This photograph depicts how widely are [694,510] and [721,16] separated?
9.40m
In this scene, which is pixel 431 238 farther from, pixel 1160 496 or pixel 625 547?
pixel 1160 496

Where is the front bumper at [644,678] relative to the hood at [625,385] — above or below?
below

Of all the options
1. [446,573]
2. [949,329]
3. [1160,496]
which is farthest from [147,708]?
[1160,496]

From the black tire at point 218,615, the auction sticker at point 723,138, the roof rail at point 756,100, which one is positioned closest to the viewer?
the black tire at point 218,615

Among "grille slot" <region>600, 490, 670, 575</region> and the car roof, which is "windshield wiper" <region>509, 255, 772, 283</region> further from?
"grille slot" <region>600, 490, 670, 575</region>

## Description of the task
Take the lines above and print them exactly.

## Complete answer
This photograph depicts how widely are [694,510] and [721,16] separated?
9.40m
In this scene, which is pixel 431 238 farther from, pixel 1160 496 or pixel 625 547?
pixel 1160 496

Where is the front bumper at [644,678] relative to the hood at [625,385] — above or below?
below

Of all the options
1. [446,573]
2. [949,329]
3. [1160,496]
which is farthest from [147,708]?
[1160,496]

From the black tire at point 218,615, the auction sticker at point 723,138, the roof rail at point 756,100, which one is positioned closest to the viewer?
the black tire at point 218,615

Among "grille slot" <region>600, 490, 670, 575</region> and the car roof, which is "windshield wiper" <region>509, 255, 772, 283</region> further from?
"grille slot" <region>600, 490, 670, 575</region>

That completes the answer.